Project: Sustainable Features Analysis

  • Conducted meaningful research and analysis of an already built sustainable landscape or building project.
  • Utilized freehand sketching, diagramming and drawing.
  • Practiced choosing dynamic compositions in the layout of diagram sketches
  • Cropped and manipulated photos in Photoshop
  • Formed better understanding of sustainable practices and elements used in successful buildings and landscapes

The 23-acre plant has been servicing Burbank for over a hundred years and is the only power plant in the world that runs on 100% recycled water. They also boast net-zero stormwater runoff—something very important in drought ridden California. You can see in this aerial that this part of Burbank is very industrial, and yet, there is this oasis of green, thanks to Burbank Water and Power’s eco-campus.

There are three green roofs on campus. Not only are these planted rooftops extraordinary to look at, they also reduce the annual cost of cooling by about $14,000 thanks to the Heat Island Effect. This is one of the aspects that helped them get a Leeds Platinum certification for this 1949 building—one of three Leed Platinum certified buildings on their campus. About 70% of rainfall gets absorbed by the roof plants. The other 30% is captured in two nearby underground tanks.

That rainwater catchment system is located under the beautifully designed deco-themed solar carports. In addition to providing shade for the cars which lessens wear and tear, the solar generates enough energy to power the LEED Platinum service center and warehouse. Solar is also used to power landscape features, like fountains. Once again, the stormwater runoff doesn’t go to waste. It’s channeled from the carports to the underground tanks via rain chains.

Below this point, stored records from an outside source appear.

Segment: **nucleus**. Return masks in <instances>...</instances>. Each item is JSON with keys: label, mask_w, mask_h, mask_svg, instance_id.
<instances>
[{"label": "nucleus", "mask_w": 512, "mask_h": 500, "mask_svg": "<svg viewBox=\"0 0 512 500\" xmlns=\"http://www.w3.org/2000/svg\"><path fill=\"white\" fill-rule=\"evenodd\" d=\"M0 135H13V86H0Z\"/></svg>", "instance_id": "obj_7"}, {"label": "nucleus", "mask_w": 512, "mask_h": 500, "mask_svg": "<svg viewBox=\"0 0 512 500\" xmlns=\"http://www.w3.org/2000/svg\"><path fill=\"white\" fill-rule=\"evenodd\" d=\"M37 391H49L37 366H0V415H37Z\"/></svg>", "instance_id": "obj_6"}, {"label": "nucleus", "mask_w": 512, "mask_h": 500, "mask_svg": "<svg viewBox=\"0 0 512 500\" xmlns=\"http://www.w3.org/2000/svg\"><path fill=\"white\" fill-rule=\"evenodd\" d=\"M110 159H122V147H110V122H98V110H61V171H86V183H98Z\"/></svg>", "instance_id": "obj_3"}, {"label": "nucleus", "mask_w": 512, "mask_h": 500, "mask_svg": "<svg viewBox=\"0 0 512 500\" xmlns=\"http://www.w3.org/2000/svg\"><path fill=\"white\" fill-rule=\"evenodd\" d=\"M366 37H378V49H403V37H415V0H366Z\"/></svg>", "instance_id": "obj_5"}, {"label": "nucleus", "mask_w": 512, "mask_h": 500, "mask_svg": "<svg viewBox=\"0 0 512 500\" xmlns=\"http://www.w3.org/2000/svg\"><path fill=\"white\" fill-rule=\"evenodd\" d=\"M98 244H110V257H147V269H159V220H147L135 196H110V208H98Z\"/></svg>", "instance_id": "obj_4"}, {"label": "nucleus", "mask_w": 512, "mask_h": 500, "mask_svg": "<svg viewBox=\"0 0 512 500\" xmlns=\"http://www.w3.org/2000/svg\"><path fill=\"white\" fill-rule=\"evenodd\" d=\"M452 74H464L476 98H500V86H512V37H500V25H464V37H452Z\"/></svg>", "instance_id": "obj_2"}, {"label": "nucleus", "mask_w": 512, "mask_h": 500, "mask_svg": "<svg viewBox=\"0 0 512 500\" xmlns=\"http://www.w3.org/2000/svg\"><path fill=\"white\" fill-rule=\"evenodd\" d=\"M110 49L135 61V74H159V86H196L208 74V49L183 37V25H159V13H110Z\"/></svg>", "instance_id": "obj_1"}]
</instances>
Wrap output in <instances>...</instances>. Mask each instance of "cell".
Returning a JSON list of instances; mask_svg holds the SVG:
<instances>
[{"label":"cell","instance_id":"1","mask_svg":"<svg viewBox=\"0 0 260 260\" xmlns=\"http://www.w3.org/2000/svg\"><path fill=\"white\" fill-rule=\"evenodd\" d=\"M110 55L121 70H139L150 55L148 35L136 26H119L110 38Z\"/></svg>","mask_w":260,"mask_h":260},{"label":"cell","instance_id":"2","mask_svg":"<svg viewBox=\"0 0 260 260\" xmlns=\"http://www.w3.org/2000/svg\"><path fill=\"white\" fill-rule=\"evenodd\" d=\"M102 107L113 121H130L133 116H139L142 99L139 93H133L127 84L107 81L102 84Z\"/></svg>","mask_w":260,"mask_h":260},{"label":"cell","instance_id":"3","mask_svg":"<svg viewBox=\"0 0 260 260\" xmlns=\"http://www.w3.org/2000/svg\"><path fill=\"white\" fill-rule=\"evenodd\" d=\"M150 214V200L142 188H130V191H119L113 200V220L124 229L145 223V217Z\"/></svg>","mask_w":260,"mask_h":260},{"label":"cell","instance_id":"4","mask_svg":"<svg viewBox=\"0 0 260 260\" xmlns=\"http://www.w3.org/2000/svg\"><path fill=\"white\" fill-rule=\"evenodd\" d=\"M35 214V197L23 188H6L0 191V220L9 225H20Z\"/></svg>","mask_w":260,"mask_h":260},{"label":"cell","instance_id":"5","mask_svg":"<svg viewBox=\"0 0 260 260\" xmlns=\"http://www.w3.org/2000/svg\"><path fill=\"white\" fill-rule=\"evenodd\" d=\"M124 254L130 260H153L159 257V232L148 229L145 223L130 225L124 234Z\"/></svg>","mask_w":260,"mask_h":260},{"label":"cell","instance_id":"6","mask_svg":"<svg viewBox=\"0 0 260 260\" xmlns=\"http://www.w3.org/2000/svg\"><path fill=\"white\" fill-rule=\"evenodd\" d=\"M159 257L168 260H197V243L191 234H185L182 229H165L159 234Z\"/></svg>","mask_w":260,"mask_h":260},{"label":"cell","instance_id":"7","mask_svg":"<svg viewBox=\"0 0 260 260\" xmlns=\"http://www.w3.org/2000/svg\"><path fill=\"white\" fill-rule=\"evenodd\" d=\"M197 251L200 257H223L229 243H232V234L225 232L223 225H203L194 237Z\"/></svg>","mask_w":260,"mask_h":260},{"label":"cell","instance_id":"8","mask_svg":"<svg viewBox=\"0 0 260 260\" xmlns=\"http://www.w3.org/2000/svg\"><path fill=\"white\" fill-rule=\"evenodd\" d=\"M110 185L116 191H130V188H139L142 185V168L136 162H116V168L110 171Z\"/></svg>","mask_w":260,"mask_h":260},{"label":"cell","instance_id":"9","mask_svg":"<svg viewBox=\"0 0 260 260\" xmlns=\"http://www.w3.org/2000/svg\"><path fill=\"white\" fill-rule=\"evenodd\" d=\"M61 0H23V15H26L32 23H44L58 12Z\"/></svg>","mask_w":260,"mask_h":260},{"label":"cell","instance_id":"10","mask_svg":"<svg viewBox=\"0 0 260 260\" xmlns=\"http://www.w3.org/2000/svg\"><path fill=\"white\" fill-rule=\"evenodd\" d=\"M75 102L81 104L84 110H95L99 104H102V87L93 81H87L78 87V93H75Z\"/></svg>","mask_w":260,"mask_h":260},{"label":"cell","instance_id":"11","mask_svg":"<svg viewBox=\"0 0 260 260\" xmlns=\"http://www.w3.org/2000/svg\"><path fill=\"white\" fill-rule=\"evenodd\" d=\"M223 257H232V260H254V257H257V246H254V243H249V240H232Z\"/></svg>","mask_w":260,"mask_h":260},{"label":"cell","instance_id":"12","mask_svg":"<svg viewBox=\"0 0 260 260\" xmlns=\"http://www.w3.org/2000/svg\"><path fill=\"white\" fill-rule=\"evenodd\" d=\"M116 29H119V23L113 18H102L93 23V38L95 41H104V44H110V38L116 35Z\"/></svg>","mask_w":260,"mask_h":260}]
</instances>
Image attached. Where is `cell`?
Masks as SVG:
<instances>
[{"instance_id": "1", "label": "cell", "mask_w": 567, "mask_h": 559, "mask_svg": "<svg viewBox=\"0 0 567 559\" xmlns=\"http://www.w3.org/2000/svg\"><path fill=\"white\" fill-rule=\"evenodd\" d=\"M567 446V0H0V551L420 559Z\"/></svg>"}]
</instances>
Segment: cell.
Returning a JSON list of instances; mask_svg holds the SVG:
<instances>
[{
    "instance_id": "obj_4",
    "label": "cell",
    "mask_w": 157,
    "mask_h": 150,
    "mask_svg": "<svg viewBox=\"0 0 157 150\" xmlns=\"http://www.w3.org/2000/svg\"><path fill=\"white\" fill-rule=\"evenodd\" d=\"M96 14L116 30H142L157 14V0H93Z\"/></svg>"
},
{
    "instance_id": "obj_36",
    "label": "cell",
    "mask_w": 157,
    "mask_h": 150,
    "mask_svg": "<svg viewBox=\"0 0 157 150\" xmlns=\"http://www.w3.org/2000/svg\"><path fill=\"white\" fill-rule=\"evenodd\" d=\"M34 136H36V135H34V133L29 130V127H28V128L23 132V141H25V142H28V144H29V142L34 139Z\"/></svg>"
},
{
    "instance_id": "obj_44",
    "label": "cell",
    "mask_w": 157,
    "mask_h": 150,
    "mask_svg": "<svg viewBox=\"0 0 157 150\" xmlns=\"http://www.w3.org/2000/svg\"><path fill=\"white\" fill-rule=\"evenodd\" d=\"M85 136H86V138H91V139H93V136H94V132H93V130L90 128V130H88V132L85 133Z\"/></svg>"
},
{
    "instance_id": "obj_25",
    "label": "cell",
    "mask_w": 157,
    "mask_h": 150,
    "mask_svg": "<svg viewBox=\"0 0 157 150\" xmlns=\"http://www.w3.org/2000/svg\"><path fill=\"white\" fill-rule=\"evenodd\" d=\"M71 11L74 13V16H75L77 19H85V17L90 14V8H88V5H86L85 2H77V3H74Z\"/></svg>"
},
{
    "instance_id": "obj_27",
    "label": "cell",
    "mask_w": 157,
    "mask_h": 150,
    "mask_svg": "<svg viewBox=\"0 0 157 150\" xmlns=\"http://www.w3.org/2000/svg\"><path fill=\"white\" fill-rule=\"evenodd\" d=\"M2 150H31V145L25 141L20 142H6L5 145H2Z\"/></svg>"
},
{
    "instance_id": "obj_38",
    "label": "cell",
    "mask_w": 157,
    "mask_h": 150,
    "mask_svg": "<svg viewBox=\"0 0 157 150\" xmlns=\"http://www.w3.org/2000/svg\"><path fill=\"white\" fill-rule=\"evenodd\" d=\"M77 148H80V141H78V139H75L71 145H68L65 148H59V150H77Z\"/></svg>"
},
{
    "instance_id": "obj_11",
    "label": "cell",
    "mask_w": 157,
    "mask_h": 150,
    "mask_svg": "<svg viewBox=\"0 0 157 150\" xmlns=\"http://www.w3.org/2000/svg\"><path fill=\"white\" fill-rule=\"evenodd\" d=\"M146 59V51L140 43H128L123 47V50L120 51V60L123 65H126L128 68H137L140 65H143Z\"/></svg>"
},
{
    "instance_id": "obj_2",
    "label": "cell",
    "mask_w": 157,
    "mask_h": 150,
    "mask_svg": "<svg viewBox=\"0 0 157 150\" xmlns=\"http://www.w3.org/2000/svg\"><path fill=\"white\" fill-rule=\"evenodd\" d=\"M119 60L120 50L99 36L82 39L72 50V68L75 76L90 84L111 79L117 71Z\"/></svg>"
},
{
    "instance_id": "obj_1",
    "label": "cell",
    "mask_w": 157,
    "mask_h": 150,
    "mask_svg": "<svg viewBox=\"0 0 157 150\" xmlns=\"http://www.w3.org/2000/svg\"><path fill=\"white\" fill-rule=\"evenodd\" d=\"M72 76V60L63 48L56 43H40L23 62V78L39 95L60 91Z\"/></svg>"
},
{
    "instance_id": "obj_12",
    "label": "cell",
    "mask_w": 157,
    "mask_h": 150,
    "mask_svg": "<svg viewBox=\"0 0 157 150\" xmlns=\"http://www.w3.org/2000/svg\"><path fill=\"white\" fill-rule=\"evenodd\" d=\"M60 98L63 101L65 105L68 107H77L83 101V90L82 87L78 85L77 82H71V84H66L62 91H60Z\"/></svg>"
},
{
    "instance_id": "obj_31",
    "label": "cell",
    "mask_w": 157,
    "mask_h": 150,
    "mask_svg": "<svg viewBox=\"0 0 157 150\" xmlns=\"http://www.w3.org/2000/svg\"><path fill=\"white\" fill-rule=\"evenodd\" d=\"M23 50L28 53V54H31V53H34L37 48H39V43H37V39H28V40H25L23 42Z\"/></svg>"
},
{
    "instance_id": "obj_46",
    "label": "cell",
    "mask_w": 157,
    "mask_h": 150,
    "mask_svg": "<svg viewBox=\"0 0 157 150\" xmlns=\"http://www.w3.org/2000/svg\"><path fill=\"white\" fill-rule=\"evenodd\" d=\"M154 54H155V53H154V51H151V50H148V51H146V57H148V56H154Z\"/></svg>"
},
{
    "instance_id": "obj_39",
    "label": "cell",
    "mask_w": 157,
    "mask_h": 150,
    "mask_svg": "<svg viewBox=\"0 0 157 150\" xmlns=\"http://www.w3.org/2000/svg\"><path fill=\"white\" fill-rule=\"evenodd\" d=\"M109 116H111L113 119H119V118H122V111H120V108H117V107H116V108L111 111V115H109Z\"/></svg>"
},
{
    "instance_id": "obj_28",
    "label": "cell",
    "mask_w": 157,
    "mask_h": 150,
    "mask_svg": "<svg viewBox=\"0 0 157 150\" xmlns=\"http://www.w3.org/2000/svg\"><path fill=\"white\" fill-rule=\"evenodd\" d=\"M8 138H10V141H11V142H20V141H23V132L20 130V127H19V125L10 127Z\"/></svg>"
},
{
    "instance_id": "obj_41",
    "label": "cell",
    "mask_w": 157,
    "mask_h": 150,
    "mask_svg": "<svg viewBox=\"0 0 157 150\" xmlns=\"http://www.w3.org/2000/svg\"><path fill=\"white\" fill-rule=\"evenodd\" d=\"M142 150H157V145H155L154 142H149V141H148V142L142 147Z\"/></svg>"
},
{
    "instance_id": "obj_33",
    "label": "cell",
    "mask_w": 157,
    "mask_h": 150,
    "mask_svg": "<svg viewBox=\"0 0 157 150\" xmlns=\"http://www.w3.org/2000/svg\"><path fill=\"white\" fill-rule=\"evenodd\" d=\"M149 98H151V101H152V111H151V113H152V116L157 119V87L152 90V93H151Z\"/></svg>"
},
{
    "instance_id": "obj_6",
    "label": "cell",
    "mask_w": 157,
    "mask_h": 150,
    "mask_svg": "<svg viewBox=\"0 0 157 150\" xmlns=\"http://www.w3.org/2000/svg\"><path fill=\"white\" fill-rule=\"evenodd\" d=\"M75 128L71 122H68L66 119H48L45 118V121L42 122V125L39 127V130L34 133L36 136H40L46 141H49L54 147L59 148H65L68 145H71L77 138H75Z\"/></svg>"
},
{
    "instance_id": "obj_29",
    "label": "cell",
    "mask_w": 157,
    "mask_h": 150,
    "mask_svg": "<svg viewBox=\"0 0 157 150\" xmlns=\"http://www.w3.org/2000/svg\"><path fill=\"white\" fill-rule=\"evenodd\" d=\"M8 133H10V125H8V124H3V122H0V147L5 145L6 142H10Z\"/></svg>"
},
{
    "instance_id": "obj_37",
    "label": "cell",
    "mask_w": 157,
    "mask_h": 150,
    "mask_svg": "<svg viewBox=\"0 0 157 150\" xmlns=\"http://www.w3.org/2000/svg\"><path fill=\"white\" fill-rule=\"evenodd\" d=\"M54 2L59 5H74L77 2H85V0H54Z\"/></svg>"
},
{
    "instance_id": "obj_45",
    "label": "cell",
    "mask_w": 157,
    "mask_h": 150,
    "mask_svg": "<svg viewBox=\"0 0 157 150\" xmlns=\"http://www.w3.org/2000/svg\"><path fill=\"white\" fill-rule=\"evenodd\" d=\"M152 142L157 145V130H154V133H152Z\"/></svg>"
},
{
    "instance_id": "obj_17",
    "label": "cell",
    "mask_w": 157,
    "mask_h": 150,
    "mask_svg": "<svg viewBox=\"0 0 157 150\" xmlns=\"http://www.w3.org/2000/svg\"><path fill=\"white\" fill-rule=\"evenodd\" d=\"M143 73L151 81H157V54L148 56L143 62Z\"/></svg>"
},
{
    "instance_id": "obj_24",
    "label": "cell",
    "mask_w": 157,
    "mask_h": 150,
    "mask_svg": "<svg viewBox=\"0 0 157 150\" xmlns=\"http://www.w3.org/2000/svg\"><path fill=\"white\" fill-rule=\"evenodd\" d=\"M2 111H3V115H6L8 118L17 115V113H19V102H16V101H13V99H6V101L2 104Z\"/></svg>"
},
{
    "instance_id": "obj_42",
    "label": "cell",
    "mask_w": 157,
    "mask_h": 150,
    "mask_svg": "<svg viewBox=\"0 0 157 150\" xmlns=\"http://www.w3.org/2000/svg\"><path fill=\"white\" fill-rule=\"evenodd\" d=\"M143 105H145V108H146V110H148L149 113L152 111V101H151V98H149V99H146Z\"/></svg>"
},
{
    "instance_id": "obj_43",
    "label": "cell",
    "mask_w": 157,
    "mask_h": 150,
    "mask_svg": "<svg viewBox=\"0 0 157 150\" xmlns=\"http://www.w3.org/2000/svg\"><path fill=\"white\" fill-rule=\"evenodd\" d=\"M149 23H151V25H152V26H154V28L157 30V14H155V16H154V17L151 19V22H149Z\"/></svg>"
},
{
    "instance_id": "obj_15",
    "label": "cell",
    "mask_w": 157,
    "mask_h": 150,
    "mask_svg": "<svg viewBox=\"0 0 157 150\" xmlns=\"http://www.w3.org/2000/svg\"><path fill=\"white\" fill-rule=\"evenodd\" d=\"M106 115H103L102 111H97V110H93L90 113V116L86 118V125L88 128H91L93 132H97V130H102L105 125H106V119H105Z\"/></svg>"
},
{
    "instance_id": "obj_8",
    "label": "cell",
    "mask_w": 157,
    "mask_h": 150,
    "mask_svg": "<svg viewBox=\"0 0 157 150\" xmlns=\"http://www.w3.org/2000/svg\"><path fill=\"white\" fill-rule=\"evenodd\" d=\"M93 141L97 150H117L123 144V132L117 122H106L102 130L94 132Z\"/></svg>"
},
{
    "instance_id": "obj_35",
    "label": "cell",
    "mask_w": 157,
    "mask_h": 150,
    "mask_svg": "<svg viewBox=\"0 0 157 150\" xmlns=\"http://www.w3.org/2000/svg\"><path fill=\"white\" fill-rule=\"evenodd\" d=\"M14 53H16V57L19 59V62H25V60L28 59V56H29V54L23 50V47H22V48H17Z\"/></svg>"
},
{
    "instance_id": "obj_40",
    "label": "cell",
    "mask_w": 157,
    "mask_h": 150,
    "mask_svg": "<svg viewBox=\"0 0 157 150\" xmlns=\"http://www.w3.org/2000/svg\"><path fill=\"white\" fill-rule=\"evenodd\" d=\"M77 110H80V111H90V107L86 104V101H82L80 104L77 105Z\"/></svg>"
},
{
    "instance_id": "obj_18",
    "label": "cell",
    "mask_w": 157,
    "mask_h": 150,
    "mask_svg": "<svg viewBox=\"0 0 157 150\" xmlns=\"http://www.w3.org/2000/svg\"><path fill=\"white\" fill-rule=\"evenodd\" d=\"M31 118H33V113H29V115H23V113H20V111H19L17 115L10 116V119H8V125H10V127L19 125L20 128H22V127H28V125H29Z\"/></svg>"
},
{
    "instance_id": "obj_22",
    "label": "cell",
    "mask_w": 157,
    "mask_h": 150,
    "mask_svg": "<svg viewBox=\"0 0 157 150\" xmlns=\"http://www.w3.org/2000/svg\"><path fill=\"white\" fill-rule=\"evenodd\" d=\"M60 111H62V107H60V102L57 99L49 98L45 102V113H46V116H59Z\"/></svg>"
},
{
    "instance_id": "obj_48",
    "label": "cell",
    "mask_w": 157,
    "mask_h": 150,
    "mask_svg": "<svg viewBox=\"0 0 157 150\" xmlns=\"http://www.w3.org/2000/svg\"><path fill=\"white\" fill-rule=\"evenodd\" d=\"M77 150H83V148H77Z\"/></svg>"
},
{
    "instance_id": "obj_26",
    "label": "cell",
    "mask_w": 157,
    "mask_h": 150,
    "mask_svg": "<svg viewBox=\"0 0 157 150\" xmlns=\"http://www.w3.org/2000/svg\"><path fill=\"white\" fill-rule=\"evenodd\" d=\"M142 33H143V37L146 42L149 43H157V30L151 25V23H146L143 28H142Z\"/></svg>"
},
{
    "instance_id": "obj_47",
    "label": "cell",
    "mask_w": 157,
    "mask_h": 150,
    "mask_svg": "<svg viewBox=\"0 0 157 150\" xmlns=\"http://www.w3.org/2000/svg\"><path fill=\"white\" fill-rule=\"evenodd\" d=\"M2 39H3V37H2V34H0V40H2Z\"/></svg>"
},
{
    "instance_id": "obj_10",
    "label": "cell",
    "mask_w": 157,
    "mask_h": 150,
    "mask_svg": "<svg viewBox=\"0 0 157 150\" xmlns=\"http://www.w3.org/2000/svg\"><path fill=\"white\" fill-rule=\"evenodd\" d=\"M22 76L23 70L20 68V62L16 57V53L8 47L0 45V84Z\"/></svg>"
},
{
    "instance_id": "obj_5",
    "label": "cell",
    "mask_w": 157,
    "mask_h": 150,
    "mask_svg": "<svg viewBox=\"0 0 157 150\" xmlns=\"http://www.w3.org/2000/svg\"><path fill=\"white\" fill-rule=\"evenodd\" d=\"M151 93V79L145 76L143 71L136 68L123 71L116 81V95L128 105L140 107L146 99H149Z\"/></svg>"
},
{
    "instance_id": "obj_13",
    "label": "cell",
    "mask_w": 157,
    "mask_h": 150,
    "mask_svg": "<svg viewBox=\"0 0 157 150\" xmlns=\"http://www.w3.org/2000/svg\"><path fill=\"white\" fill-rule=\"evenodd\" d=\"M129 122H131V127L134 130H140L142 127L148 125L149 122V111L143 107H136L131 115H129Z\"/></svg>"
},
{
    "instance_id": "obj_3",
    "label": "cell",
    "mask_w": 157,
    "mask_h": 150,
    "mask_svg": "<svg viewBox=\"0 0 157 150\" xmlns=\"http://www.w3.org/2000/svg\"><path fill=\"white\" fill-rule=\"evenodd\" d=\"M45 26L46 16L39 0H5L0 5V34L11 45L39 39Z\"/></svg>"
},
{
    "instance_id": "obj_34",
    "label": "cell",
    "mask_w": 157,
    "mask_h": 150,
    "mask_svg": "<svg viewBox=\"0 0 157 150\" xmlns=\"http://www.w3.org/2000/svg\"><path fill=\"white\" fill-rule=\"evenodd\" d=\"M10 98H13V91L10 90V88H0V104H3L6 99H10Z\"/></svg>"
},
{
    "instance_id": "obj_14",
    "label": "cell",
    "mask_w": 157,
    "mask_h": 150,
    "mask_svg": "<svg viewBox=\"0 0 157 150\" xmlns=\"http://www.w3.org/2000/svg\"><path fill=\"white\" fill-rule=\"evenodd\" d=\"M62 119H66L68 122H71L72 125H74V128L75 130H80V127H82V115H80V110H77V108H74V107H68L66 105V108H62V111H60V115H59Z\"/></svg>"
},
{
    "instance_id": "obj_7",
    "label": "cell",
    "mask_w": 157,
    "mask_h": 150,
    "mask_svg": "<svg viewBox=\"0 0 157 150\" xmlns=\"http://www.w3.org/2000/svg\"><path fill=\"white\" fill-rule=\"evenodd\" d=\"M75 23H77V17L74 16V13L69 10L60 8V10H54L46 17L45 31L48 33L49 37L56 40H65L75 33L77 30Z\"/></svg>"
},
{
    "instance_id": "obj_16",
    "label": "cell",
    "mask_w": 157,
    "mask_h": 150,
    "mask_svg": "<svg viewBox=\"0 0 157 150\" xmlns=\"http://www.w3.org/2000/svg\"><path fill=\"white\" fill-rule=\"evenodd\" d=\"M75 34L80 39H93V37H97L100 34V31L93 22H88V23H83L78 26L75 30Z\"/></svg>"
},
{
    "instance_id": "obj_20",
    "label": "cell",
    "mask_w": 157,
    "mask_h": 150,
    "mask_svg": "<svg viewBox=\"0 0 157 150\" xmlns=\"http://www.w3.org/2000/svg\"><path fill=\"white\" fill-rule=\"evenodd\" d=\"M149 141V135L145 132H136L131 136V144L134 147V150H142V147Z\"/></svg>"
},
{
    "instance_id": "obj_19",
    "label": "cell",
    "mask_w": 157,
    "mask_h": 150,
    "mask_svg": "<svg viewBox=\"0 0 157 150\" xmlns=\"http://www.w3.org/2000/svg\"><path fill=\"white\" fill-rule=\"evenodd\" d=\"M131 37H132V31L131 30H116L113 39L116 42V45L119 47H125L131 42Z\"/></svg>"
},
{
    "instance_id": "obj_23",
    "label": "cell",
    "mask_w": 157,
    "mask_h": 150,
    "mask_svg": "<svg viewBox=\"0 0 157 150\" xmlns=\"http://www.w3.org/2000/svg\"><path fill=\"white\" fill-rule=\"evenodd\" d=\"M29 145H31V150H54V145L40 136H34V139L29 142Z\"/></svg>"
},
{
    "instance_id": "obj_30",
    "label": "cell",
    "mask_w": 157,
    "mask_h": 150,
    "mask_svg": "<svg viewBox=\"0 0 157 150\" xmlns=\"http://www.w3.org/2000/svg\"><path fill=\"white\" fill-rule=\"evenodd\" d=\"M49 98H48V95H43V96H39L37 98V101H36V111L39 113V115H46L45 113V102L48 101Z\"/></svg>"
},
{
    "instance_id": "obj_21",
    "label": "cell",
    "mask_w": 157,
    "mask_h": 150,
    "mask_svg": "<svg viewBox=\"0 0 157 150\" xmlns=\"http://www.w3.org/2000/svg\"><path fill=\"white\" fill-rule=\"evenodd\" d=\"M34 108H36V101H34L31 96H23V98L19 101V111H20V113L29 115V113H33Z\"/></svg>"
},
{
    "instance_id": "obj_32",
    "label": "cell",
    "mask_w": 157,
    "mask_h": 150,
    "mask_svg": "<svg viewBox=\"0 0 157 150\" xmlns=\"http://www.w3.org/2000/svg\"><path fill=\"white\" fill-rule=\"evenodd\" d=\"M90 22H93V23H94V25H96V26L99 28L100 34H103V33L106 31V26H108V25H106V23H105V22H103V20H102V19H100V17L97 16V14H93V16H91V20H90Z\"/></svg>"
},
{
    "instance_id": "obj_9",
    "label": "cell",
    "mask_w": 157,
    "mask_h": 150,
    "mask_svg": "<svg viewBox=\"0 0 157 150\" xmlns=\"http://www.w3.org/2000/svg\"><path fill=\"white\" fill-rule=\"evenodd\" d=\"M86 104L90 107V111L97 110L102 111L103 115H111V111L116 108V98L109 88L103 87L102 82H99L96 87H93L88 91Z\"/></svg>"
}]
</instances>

The eco-campus focuses heavily on water catchment and stormwater filtration. And not just directly on the campus. They also redid the adjacent Lake Avenue with five different types of runoff filtration, making it one of the longest Green Streets in Southern California. Not only does it make the neighborhood prettier, it also helps filter and clean polluted storm runoff before entering our aquifers.


The crown jewel of the site is the  WWII era substation. Instead of tearing down this steel giant and creating more industrial waste, they created a super trellis, which provides a wonderful, shaded garden space for employees. The gardens aren’t just pretty. They serve a function. Here, the stormwater is collected in an old utility tunnel, now converted into a phytoextraction filtration trench that runs the length of this courtyard. It is filled with gravel—salvaged from the site–and plants, carefully chosen to absorb toxins from runoff. This Centennial Courtyard is one of a few sites chosen by the Sustainable Sites Project as a testing ground to create guidelines for leadership in landscape sustainability.

In photoshop, I layered the photographs, blurred the bottom image, and used the masking tool to highlight the sustainable feature. To further enhance the feature, I used a screentone brush with gold. My goal was to create a visually appealing and consistent collection of images that highlight the sustainable features of the Burbank Water and Power Eco Campus.